There are no other alternatives for her
, I remind myself.
A beep sounds and the door begins to slide open.
Rana slips into me.
It is Paul. “Well. Good morning,” he says mildly.
He stands there and he is just Paul: a middle-aged man in khakis and a shirt and tightly knotted tie. He wears the dark sunglasses to hide the eyes I now half share, but other than those, he is just a man; and seeing him here in this normal light, not in some underground chamber, makes it almost hard to believe that he is the same monster we were running from for weeks.
But is calling him a monster even fair? He's saving all these people, and these people will have children and the human race will go on, improved by the Terra's power. All he did was take matters into his own hands. Except there are many more people, both living and dead and suffering now, who will lose their chance to survive because of his actions.
“Did you rest?” Paul asks.
“Yeah,” I lie.
“I have to say, Owen, I did not expect this.” He sighs. “You know, I still regret not just talking to you at the moment you arrived at Camp Eden. Or even when I woke you from cryo. Had I made the full reality of your situation clear from the start, we could have gotten to this point with so much less difficulty.”
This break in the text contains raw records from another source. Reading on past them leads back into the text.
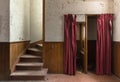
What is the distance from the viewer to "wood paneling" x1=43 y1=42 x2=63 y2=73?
6914mm

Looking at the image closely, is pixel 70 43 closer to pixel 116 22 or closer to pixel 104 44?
pixel 104 44

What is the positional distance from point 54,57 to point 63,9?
1718 mm

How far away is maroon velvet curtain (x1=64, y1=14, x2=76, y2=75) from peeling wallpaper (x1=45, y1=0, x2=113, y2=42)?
0.64 ft

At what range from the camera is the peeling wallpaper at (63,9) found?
6.87 meters

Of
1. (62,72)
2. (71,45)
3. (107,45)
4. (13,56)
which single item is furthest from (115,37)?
(13,56)

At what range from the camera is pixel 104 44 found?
678 centimetres

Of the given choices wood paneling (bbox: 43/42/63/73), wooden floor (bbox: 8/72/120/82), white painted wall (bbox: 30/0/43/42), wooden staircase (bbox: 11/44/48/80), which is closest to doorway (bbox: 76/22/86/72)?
wooden floor (bbox: 8/72/120/82)

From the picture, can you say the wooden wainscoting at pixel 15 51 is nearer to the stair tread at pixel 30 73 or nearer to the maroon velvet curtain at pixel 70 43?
the stair tread at pixel 30 73

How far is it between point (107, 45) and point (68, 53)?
1374 mm

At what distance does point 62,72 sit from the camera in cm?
691

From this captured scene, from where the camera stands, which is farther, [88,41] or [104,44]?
[88,41]

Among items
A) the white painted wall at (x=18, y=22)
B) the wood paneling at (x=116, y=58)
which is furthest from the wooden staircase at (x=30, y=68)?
the wood paneling at (x=116, y=58)

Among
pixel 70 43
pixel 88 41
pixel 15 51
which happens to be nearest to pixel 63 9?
pixel 70 43

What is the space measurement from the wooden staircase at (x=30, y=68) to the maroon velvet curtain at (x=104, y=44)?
1.91 m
“Difficulty like leaving me for dead in the ice?” I know I sound sulky but I don't care. Seeing Paul reminds me that the pit of hatred I feel for him is still there. His casual assumption that I would ever have chosen to go with him while I had any other choice only reinforces it. Except I have to wonder if maybe he's right. Would I have been strong enough to resist him, to run, to at least try, before I'd found Lilly and Leech and Seven and the rest?
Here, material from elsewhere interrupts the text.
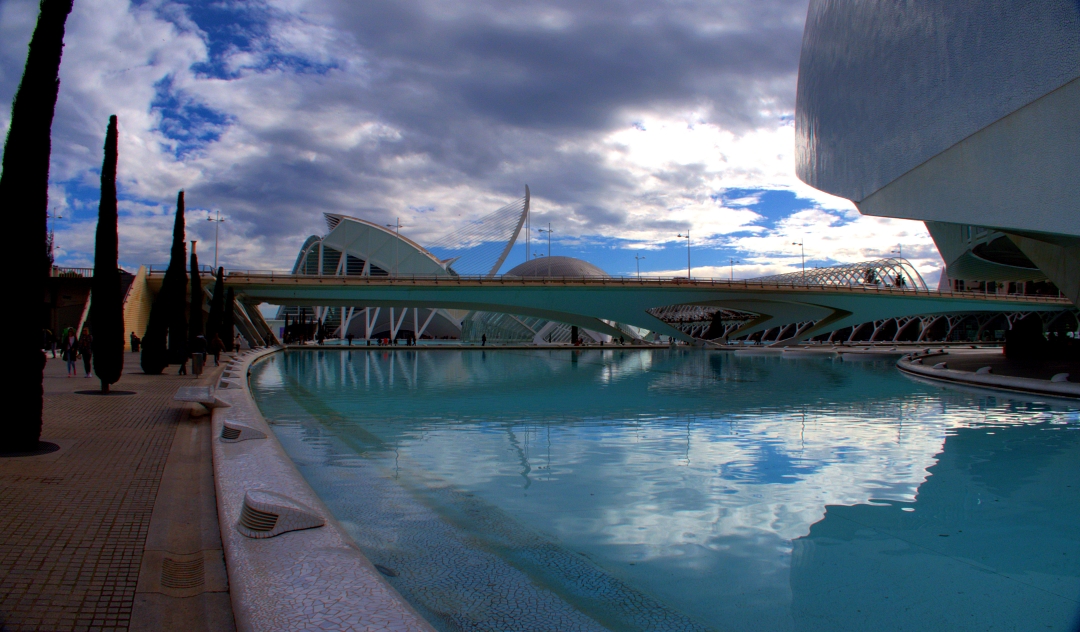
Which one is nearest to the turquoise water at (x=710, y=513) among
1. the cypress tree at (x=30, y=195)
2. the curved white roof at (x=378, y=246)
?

But I remind myself that it doesn't matter now. They're gone and I've made my deal. And yet all this makes me feel like I am made of lead.
“Actually,” says Paul, “I always thought you'd survive that. Despite my best efforts, you've had a way of persevering. I'd mostly given up, but I always suspected that you and I would have another chapter together.”
I don't respond.
“And I suppose the difficulties were necessary to finally get us on the same page. Anyway . . . ready to go see her?”
I force down my nerves. “Yes.” I get up and grab the skull bag, which Rana insists that I bring everywhere I go. I think she feels more whole with it around, even though she can't be inside it.
“Why do you still have that?” Paul asks. “I think we're a bit past those old notions of the Three.”
“I like it,” I say.
“Suit yourself.”
We walk down a dark-carpeted hall of numbered doors: more staterooms like mine.
Egress
has rooms for a thousand selectees and support staff. Every few doors, a panel of the wall is accented by a waterfall of mist, or a tasteful reproduction of a famous work of art.
“We're going to be a lot lighter with the news out of EdenWest,” says Paul. When I don't say anything he adds, “but that also means we can travel faster. I heard it was Nomads who launched the attack there and leaked the information. Are they the ones who helped you get in here?”
“Yes.”
“And they thought you were going to blow this place up.”
“Yeah.” Saying it reminds me of the dream, of a maimed Robard shouting to me.
“That's going to be a major disappointment for them,” says Paul.